■ TUGAS:
Tuliskan persis bagian teks tentang ajaran Jalaluddin Rumi dari "Ajaran-ajaran Rumi ini, pada" sampai "yang melupakan Tuhannya.".

■ TEKS YANG DIBERIKAN:
----
Menu

TQN PP.Suryalaya

 


II. Pokok Pemikiran Jalaluddin Arrumi Dalam Tarekat yang dipimpinnya

Ajaran-ajaran Rumi ini, pada dasarnya dapat dirangkum dalam trilogi metafisik, yaitu  Tuhan, Alam dan Manusia.[6] 
1.      Ajaran Maulana Rumi tentang Tuhan
Pada gilirannya telah dikembangkan dari pernyataan Al-Quran sendiri yang menyatakan bahwa Tuhan adalah “Yang Awal, Yang Akhir, Yang Lahir, Yang Batin”. Tuhan “Yang Awal” bagi Rumi, berarti bahwa Ia adalah sumber yang dari-Nya segala sesuatu berasal. Semua manusia yang tinggal di bumi ini berasal dari Tuhan, walaupun kini ia telah melakukan perjalanan atau pengembaraannya yang jauh. Begitu jauhnya mereka mengembara, sehingga banyak diantara manusia yang melupakan Tuhannya.
----
■ ENTRI DATASET:
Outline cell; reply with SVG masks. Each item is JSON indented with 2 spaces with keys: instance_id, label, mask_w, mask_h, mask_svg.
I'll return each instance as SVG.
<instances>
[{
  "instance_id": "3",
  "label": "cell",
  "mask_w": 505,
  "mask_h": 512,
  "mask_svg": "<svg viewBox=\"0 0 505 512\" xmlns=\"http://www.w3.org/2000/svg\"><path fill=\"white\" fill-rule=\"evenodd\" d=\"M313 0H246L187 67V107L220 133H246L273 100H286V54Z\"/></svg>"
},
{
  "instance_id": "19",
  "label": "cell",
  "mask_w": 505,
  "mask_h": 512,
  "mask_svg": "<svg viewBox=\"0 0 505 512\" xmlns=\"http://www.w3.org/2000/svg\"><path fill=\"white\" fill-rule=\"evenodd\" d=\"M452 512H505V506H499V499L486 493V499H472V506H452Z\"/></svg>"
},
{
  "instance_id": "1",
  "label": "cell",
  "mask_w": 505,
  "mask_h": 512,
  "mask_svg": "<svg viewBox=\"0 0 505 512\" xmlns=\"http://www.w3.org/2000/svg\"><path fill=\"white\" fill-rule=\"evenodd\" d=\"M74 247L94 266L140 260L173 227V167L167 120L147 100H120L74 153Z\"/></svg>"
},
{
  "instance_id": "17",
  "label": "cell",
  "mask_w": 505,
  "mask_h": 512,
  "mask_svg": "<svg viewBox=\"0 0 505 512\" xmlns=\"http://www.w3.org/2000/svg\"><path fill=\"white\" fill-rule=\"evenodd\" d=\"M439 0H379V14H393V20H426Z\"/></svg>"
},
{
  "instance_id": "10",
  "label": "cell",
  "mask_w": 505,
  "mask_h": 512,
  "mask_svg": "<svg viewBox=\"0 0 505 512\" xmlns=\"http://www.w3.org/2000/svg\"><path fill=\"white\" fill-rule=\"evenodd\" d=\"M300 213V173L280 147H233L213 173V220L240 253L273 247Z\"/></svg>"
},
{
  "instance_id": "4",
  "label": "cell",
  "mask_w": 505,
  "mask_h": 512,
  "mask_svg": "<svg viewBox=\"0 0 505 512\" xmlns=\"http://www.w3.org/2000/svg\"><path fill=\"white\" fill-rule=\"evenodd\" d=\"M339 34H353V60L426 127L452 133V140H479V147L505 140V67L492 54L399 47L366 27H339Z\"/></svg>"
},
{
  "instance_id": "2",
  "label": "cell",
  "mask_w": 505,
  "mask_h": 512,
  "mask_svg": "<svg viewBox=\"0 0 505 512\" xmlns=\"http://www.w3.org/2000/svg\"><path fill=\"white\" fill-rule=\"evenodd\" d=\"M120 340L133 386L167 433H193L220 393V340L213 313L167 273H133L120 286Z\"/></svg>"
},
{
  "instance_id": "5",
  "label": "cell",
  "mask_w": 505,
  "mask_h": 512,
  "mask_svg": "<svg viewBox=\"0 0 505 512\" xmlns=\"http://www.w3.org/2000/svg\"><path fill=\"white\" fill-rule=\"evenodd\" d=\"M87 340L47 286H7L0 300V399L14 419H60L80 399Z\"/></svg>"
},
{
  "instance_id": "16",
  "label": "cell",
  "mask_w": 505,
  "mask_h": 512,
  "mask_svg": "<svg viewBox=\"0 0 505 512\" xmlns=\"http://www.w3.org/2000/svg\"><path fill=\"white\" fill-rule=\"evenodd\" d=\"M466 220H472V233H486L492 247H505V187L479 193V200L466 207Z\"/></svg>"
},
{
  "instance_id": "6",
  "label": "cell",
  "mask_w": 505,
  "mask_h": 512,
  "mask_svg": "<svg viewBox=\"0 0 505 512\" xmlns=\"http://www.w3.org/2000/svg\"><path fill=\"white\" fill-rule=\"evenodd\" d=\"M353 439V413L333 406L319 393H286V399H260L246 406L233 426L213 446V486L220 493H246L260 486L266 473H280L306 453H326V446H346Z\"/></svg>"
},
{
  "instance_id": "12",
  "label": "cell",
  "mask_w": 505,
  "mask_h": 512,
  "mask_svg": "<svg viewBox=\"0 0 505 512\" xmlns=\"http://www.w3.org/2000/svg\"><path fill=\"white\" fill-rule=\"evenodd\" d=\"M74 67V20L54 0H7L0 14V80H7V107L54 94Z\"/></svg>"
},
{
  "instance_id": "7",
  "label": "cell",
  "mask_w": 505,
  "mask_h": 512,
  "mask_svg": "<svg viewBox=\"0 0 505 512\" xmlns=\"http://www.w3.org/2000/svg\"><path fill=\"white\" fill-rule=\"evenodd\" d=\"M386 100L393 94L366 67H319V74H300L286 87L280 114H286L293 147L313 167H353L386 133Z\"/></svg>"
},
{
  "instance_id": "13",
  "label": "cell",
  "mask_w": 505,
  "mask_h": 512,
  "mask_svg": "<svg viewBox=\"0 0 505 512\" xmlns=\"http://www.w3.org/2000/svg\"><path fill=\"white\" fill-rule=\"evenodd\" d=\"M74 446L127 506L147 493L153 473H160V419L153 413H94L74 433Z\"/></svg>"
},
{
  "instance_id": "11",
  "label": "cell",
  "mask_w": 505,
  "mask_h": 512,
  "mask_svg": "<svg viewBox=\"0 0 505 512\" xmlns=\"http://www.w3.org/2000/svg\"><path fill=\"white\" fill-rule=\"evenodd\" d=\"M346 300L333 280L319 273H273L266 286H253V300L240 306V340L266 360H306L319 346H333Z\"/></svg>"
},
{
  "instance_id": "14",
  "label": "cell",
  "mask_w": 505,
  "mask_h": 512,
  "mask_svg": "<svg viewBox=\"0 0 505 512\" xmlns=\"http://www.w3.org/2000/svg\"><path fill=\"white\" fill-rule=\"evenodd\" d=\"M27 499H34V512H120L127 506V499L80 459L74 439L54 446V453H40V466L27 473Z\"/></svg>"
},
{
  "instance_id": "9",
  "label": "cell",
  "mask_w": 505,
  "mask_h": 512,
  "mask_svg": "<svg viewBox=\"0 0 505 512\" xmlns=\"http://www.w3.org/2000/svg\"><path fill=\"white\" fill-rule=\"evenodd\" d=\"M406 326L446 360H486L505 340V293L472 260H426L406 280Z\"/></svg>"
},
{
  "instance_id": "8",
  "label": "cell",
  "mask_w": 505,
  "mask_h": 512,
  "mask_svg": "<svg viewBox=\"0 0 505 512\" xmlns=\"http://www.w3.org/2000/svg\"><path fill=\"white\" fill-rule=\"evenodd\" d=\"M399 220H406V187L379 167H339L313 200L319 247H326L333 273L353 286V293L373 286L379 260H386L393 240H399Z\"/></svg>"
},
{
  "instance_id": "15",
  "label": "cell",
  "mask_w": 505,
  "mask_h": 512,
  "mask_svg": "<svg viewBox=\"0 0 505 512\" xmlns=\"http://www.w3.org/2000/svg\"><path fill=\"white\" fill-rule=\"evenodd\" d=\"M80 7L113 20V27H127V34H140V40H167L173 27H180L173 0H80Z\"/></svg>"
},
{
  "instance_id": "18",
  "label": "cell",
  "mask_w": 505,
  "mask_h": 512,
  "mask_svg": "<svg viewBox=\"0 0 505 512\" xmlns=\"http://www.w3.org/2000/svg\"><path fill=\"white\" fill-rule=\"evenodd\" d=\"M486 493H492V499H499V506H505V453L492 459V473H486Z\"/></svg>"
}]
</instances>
----
■ JAWABAN LATIHAN:
Ajaran-ajaran Rumi ini, pada dasarnya dapat dirangkum dalam trilogi metafisik, yaitu  Tuhan, Alam dan Manusia.[6] 
1.      Ajaran Maulana Rumi tentang Tuhan
Pada gilirannya telah dikembangkan dari pernyataan Al-Quran sendiri yang menyatakan bahwa Tuhan adalah “Yang Awal, Yang Akhir, Yang Lahir, Yang Batin”. Tuhan “Yang Awal” bagi Rumi, berarti bahwa Ia adalah sumber yang dari-Nya segala sesuatu berasal. Semua manusia yang tinggal di bumi ini berasal dari Tuhan, walaupun kini ia telah melakukan perjalanan atau pengembaraannya yang jauh. Begitu jauhnya mereka mengembara, sehingga banyak diantara manusia yang melupakan Tuhannya.